Hinata hanya menunduk. Matanya berkaca-kaca.
" Arigato, Naruto. Kau sudah baik sekali padaku." Kata Hinata.
Satu tetes airmata keluar dari mata beningnya.
" Kenapa kau menangis?" ujar Naruto.
Diambilnya selembar tisu dari tempat tisu. Disapukannya tisu kepipi Hinata yang basah karena airmata.
" Kau akan aman disini." Kata Naruto.
Hinata mengangguk.
" Oh ya, ramennya. Sebentar." Kata Naruto bangkit dari tempat duduknya.
Naruto pun mengurus ramen yang tadi di buatnya. Hinata hanya menonton dari dekat. Syuut..., ramen instant tersebut sudah tersaji didepan Hinata. Naruto kembali duduk disamping Hinata.
" Mau kusuapi?" tanya Naruto.
Hinata terhenyak. Ia mengangguk pelan.
Naruto mengambil sumpit dan mulai menyumpit ramen yang ada dihadapannya. Porsi pas untuk Hinata. Hinata pun membuka mulutnya dan menerima pemberian Naruto seraya memperbaiki helaian rambutnya.

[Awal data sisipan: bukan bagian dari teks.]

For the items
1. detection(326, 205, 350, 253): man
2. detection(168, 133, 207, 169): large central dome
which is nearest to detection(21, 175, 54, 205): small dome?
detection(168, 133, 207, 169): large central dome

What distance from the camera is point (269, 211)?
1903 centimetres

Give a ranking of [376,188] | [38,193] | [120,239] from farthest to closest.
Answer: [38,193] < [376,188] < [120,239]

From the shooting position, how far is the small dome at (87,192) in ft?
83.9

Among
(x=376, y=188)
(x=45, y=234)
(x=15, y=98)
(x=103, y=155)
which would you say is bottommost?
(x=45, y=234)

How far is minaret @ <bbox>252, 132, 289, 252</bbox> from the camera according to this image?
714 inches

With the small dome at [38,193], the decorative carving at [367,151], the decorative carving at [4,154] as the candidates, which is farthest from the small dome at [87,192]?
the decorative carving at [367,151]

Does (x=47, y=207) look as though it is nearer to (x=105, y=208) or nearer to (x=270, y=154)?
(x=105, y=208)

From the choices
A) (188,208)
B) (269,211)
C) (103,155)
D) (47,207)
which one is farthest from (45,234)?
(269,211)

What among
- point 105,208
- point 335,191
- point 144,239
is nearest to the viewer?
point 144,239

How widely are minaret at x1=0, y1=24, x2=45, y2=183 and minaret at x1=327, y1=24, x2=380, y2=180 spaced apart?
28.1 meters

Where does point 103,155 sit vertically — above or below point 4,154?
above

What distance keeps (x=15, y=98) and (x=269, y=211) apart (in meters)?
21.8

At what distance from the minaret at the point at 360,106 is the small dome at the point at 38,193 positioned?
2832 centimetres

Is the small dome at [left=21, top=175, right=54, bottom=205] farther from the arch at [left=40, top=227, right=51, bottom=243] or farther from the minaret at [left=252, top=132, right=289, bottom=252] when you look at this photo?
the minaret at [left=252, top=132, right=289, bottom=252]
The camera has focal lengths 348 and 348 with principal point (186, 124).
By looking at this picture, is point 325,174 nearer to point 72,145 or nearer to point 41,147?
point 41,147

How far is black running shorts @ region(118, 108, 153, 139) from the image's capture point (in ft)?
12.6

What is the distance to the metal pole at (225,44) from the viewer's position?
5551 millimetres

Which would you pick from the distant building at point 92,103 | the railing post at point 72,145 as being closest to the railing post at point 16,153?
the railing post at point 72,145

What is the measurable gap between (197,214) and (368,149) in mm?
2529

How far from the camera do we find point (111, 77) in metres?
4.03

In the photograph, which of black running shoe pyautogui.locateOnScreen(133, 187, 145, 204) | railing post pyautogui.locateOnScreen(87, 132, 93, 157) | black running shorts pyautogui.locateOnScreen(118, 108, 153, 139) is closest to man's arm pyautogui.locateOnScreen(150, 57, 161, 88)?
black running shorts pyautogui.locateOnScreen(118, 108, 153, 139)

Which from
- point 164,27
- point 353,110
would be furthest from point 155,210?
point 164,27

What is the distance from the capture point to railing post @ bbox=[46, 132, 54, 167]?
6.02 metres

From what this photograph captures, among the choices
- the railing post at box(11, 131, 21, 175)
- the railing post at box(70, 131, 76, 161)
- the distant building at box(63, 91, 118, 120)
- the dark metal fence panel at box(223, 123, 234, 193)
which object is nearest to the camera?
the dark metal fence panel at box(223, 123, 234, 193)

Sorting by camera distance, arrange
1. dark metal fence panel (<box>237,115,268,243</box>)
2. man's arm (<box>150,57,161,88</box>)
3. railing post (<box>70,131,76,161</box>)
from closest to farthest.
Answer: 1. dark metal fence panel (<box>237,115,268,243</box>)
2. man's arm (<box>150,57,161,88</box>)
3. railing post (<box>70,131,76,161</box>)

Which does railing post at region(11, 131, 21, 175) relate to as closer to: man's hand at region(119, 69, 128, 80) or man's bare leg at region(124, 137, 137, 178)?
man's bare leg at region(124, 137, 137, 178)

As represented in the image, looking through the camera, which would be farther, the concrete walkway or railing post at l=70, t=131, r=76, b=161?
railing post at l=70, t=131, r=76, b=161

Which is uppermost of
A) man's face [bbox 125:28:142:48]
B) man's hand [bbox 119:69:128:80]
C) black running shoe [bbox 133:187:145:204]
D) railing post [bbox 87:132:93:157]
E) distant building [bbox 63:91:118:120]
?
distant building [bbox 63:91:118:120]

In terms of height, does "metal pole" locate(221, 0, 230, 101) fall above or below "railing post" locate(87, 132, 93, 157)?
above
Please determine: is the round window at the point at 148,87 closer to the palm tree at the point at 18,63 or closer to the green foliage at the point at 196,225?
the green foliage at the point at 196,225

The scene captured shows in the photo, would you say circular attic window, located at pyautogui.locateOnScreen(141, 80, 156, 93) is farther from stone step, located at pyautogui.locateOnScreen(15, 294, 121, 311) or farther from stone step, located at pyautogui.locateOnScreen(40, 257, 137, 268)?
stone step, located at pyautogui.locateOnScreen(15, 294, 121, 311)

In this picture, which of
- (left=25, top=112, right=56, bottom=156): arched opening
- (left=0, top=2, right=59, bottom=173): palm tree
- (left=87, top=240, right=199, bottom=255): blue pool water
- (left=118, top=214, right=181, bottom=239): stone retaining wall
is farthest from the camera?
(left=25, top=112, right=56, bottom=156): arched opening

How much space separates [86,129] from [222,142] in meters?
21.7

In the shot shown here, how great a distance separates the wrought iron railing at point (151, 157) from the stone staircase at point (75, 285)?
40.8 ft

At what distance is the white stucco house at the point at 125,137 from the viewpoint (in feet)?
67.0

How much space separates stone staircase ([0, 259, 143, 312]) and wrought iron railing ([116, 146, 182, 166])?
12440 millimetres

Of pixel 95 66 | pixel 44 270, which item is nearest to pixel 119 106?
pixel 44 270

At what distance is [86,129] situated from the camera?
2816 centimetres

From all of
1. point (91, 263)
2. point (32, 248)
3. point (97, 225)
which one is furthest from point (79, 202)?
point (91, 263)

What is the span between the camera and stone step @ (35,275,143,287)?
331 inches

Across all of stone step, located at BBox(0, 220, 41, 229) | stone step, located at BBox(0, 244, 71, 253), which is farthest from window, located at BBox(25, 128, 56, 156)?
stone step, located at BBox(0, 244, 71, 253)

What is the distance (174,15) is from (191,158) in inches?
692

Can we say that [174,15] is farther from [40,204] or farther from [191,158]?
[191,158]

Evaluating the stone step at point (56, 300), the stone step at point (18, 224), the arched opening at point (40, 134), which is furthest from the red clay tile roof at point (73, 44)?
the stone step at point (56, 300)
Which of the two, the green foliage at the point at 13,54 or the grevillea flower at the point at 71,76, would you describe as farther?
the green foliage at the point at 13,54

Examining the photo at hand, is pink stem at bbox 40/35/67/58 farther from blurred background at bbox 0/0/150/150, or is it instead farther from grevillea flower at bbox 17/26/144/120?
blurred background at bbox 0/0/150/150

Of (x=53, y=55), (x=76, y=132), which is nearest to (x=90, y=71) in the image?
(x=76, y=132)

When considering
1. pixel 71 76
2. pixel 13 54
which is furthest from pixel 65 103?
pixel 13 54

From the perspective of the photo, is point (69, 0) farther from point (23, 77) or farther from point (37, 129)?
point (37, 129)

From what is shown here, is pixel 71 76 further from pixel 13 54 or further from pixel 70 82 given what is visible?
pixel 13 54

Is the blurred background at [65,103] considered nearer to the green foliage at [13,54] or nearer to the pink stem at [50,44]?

" Bagaimana? Enak?" tanya Naruto
Hinata mengangguk. Naruto tersenyum.
" Kalau bisa, kau tetap tinggal disini selama tiga bulan, ya! Sampai lukamu pulih." Kata Naruto.
Hinata kaget.
" Tapi, aku belum memberi tahu Neji-niisan. Dan..."
" Tenanglah, ia sudah ku beri tahu kalau kau melakukan riset dirumah temanmu selama tiga bulan. Tak mungkin ku jelaskan yang sebenarnya." Kata Naruto.
" Sekolah juga libur. Pas tiga bulan. Bagaimana, kau mau menemaniku? Terserah padamu Hinata." Kata Naruto.
Hinata berpikir. Apa salahnya menemani orang yang menyelamatkannya.
" Em..., baiklah." Ujar Hinata.
Naruto tersenyum. Akan banyak hal yang terjadi dalam tiga bulan kedepan.